Just as dandelions close when raindrops fall, Dara says, the bullying at school made him close himself off. Mockery of his joy and enthusiasm for nature meant “holding back and holding in”. He was constantly anxious and self-doubting and afraid of talking too much if he began.
A little of this comes to many childhoods, but for Dara it was a day-to-day oppression. The natural world was his refuge. When his dad brought home injured bats for nursing they shared the quietness of Dara’s bedroom. He found their scratching comforting and slept well – something else he didn’t talk about at school.
Throughout this time, the McAnulty children and their mother (a working-class graduate, like her husband) joined in slow, late-evening walks and outings to forests and streams. They found beetles, birds and butterflies and there were feathers and shells to bring home. They were all fitted into their lives from a knowledgeable father and the picture books and field guides on the shelves.
A holiday cottage on Rathlin Island let Dara spend yet more hours watching birds. “When I’m sitting and watching, grown-ups usually ask if I’m okay. Like it’s not okay just to sit and process the world, to figure things out and watch other species go about their day.”

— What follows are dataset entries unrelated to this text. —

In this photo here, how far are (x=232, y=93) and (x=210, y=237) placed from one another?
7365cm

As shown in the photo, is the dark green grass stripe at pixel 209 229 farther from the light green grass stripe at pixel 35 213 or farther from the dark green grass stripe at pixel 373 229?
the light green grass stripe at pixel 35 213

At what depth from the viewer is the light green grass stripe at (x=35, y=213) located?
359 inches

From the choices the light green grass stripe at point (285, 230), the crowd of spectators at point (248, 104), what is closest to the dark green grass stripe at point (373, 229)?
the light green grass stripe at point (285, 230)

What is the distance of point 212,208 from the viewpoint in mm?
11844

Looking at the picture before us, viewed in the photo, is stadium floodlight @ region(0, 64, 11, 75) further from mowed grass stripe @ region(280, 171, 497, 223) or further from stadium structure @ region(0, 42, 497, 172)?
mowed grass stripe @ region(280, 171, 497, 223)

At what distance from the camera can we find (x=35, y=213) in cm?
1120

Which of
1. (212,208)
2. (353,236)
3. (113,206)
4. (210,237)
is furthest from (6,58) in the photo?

A move from Fermanagh to Antrim brought a new school, a first friend, and diary notes to celebrate whole weeks without bullying. Soft “code words” from his mother helped Dara approach and feel safe with intimidating, noisy gatherings of people.
Bold public activism
His steps from this to his bold public activism have been remarkable, urged on by a growing distress about human treatment of the natural world. It needed new resources of energy and self-command, something he felt poured into him among the “clouds and granite” on the tops of the Mournes.
Braving times when a nervous sweat “was dripping from my head into my shoes”, he met MPs and government officials, bore placards in a school strike for climate and nature, spoke at teacher conferences and from campaign platforms (once in Hyde Park). He wrote articles, made radio programmes, was on TV with Chris Packham, and received awards. Among them, he became the youngest-ever recipient of the Royal Society for the Protection of Birds medal for conservation.

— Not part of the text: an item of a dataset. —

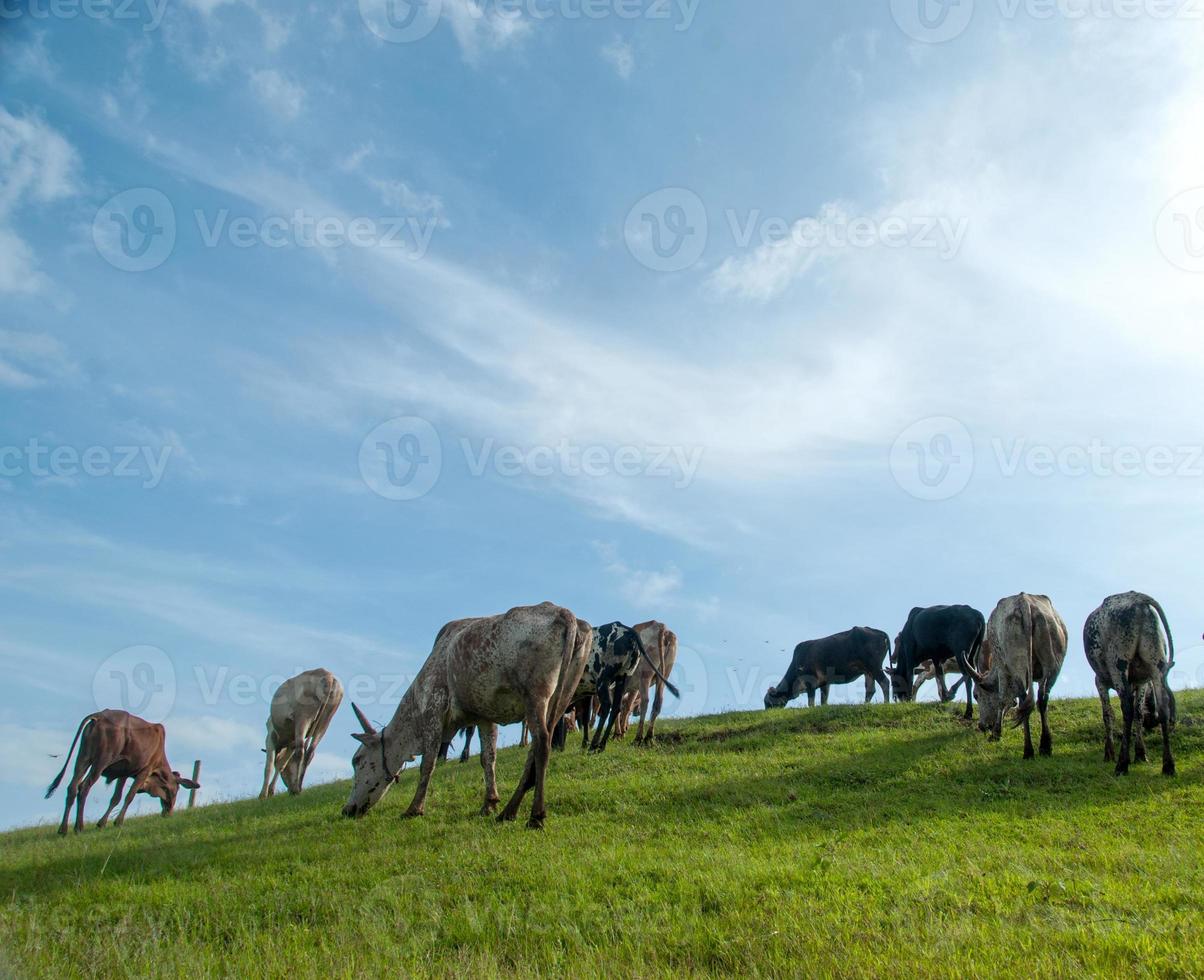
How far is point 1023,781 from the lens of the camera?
14.0m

It was outside “Dublin’s Dead Zoo” at an Extinction Rebellion demo with banners and drums that Dara first felt like a rebel. A microphone launched him on “declaring out loud, my anger rising . . . It feels energised and raw”.
Much of the power of his book, however, lies in its quieter pages, their month-by-month chronicle of exploration. It chimes with a current discovery of nature, as months of lockdown sent parents and children into gardens and to hedges, often with camera phones poised for Eye on Nature.
Like the McAnultys, any family that sets out to explore the lives of other creatures in the world seems bound to invite a new and inspiring togetherness.